Mold lives in dark, secluded areas where a leak can cause long-standing issues. Since the crawl space is out of sight, the mold will continue to grow, causing the problem to worsen.
Mold also grows up walls and floor joists and can eventually live in your ventilation system, causing breathing problems. It’s essential to take preventative measures to prevent mold before it becomes unmanageable.
How to Get Rid of Moisture
Here are five reasons for mold in your crawl space and how to prevent them.
- Foundation Grading
One of the most effective ways to prevent leaking and a subsequent buildup of moisture in your crawl space is proper grading around the foundation of your home. Sloping the ground away from your home is critical. It’ll prevent water from building up, sitting around the perimeter, and slowly making its way into susceptible areas around the foundation.

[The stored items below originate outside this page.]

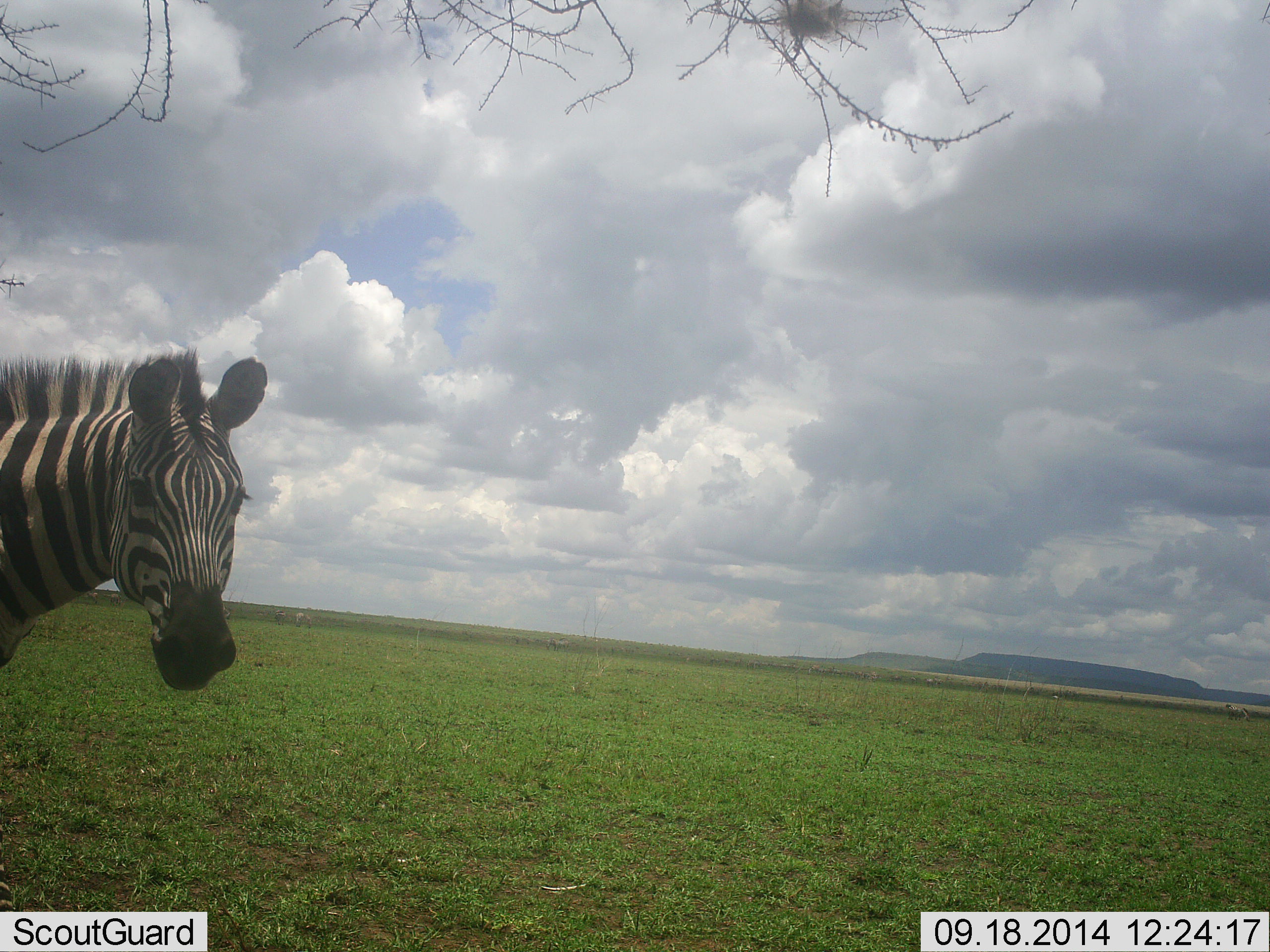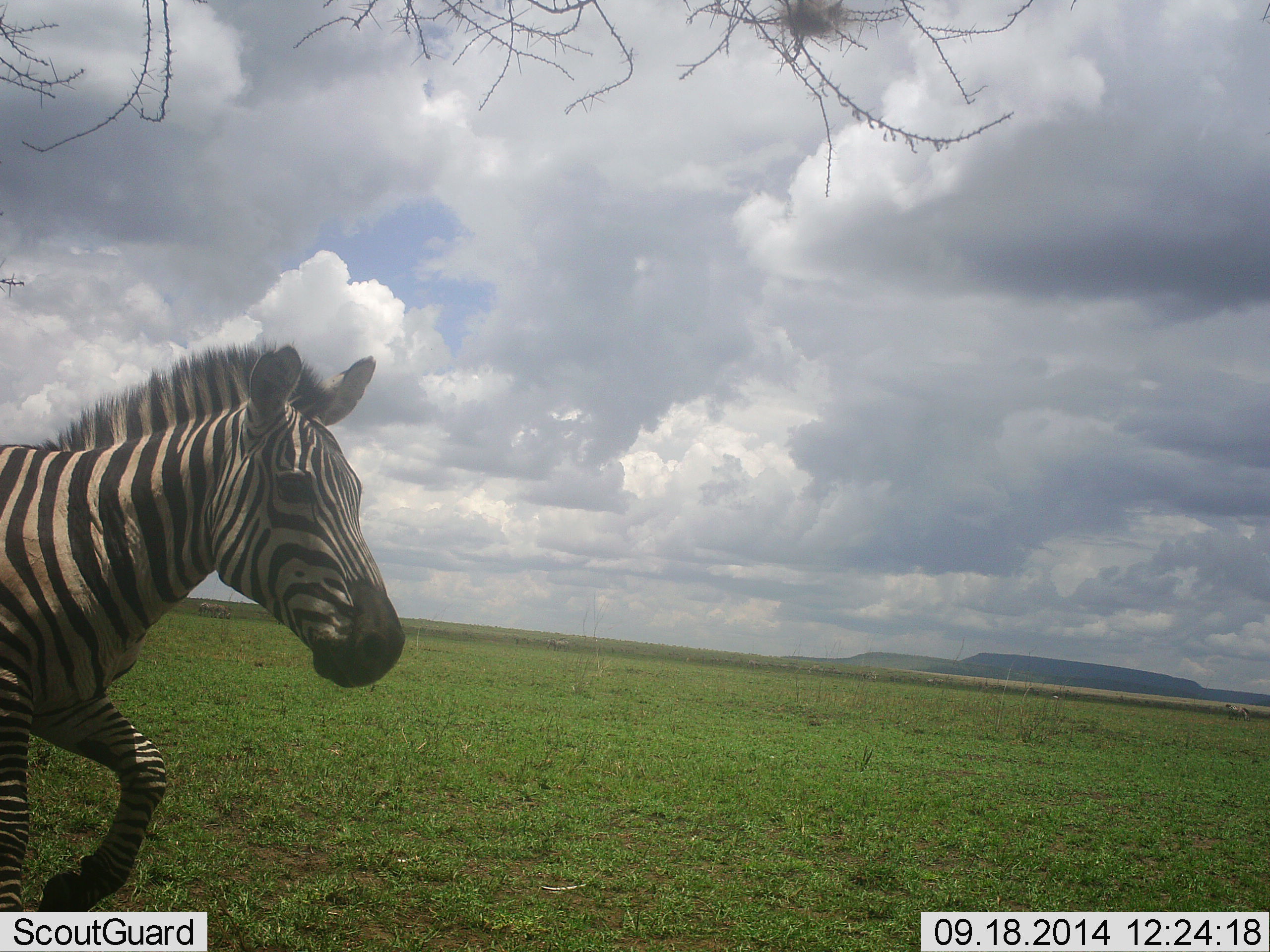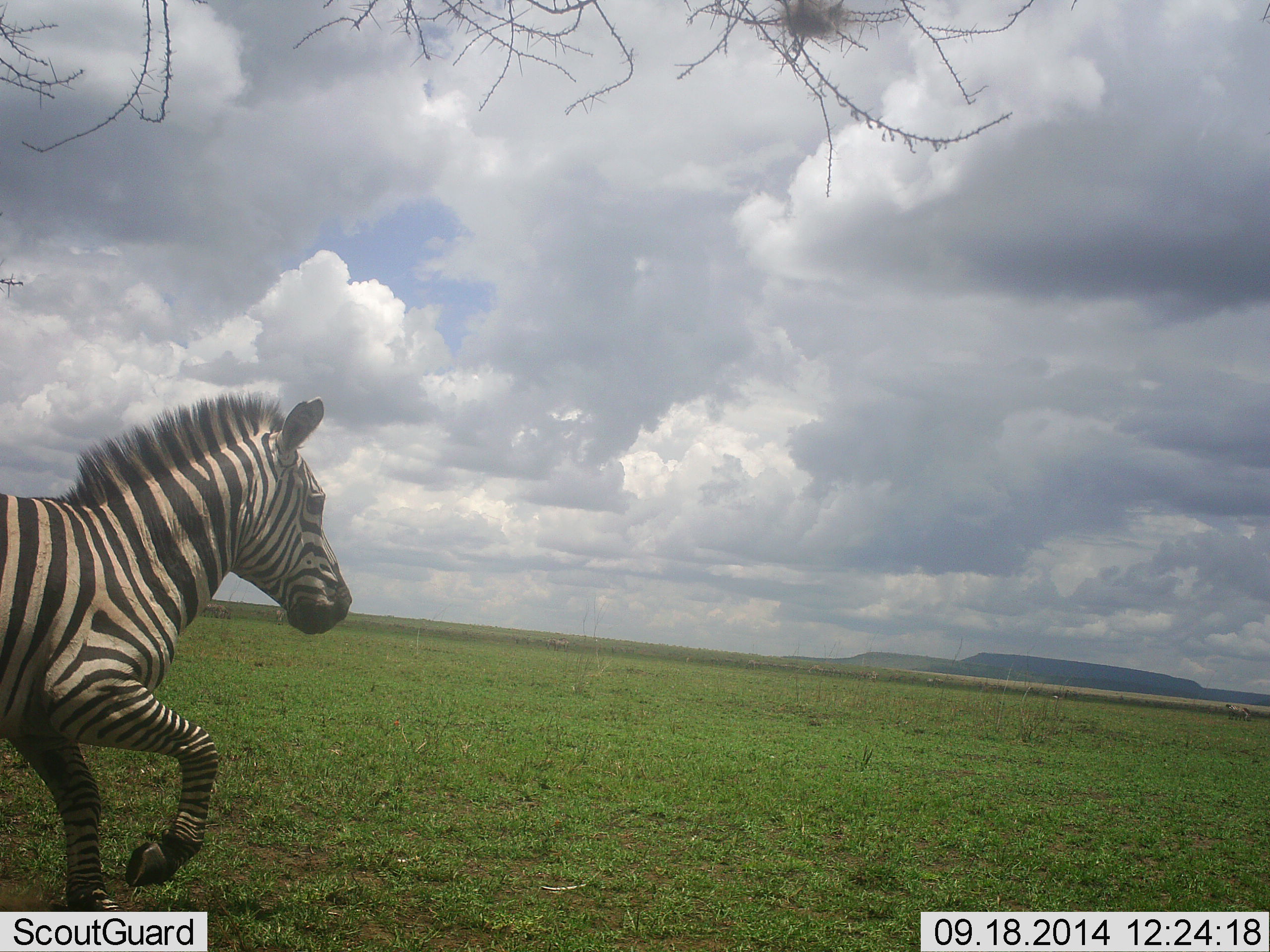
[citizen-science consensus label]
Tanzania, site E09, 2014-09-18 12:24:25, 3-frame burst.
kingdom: Animalia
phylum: Chordata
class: Mammalia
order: Perissodactyla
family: Equidae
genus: Equus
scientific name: Equus quagga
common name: plains zebra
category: zebra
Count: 1.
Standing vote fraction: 10%.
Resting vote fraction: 0%.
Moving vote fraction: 100%.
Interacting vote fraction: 0%.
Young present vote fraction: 0%.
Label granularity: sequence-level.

Barring an obvious hole in the foundation wall, sloping the grade away from it forces rainwater and moisture to stay at bay and not enter into the crawl space. The good news is that fixing this problem isn’t costly. With a little bit of work, you can correct the grade to ensure your home is safe from possible leaks and moisture problems.
The foundation aims for a minimum slope of 6-8 inches, extending out about 6-8 feet. Every spring, you should check the grade after the ground thaws completely. It’s essential to do this because you can check how the grade works and make necessary adjustments.
- Dirty Gutters
A common cause of crawl space humidity is water seeping or leaking because of overflowing gutters and downspouts situated in the wrong direction. In this case, water can’t drain properly and never dries up, leading to high humidity levels and an overgrowth of mold.

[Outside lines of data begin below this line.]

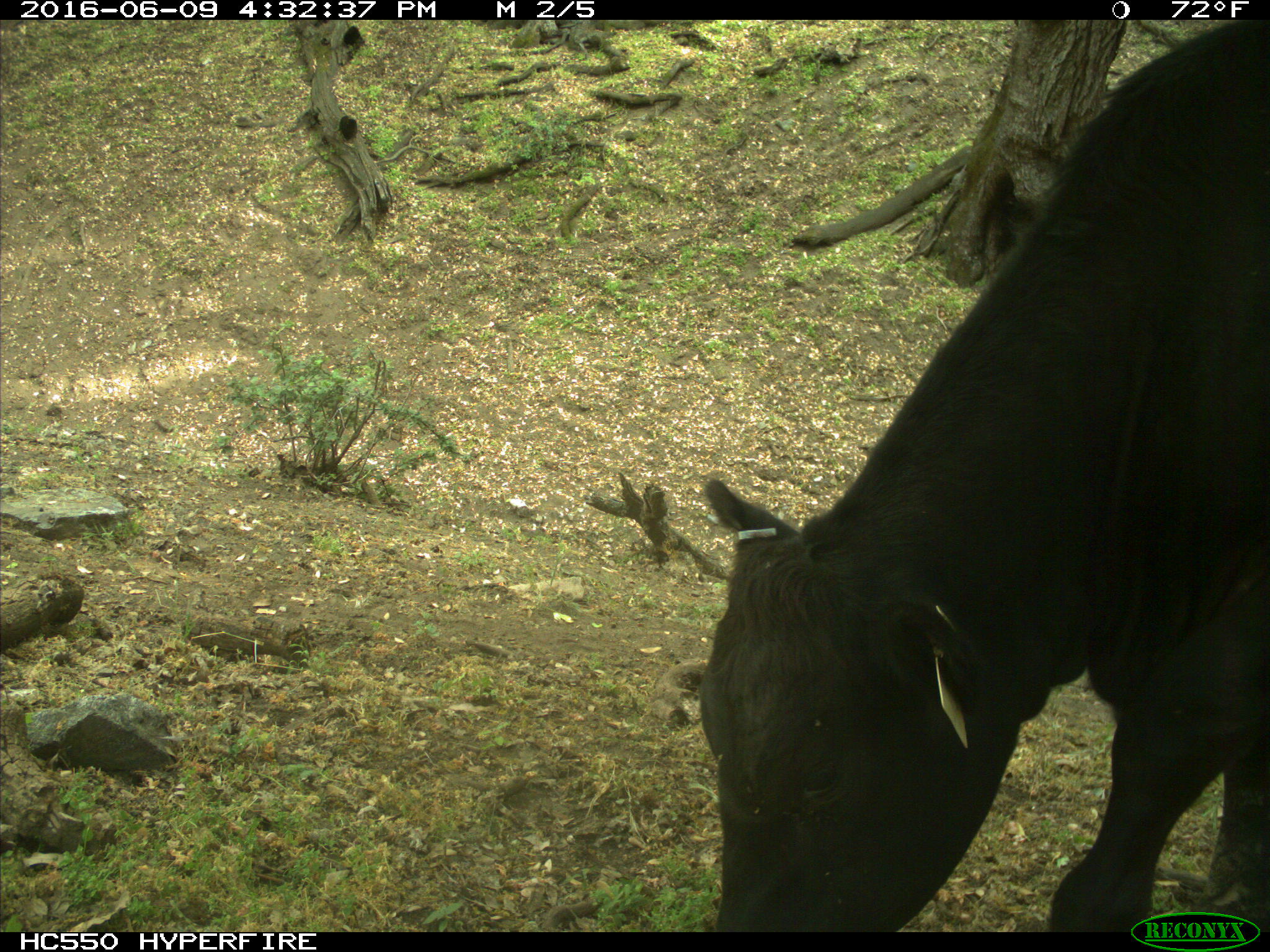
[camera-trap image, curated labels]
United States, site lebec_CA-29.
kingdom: Animalia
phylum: Chordata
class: Mammalia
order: Artiodactyla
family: Bovidae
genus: Bos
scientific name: Bos taurus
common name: domestic cow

Gutter downspouts pointed away from the foundation help prevent water from pooling nearby and making its way back to the foundation of your home, gathering to create another problem.
Always remember to keep your gutters clean because the downspouts don’t operate correctly if the water overflows and splashes onto the foundation in places you can’t control.
- Household Mistakes
Sometimes, the cause of water in the crawl space comes from common household mistakes such as leaving a water hose running. Outdoor faucets sit near the foundation of your home, so hoses connected to them tend to leak at times. A fundamental problem can develop if the hose never gets turned off completely. It’s possible that the faucet’s o-ring or gasket failed and didn’t shut the water off completely, causing it to run unabated for days or months.
- Broken Underground Water Line
Whenever you suspect water coming from underground, you should look closely for damp spots in the yard or other places that seem out of place. Maybe a water line burst, and it’s spewing water into the ground around your foundation. That can quickly create a significant problem because water constantly flows.
If the pressure is high enough, water pooling underground threatens a sinkhole. Underground erosion can cause water to flow around your foundation and cause a leak. This leads to crawl space humidity, moisture, and water infiltration. A similar problem like a broken or burst water line inside your crawl space causes additional issues.
Fortunately, you can spot them quickly or hear the pipes spewing water. If you suspect an underground water line problem, your city municipality has the means to locate the source. If it’s their responsibility, they should repair it immediately. If you suspect the problem is coming from your home, calling a professional is your best option.
- Old or Insufficient Underground Drains
Underground drains can underperform because of old age or an inadequate slope for high amounts of water. A sustained heavy rain can cause the drain to backup, resulting in a leak. Pools of water can form and will find their home around your foundation. Eventually, that water will find an opening to enter your basement or crawl space.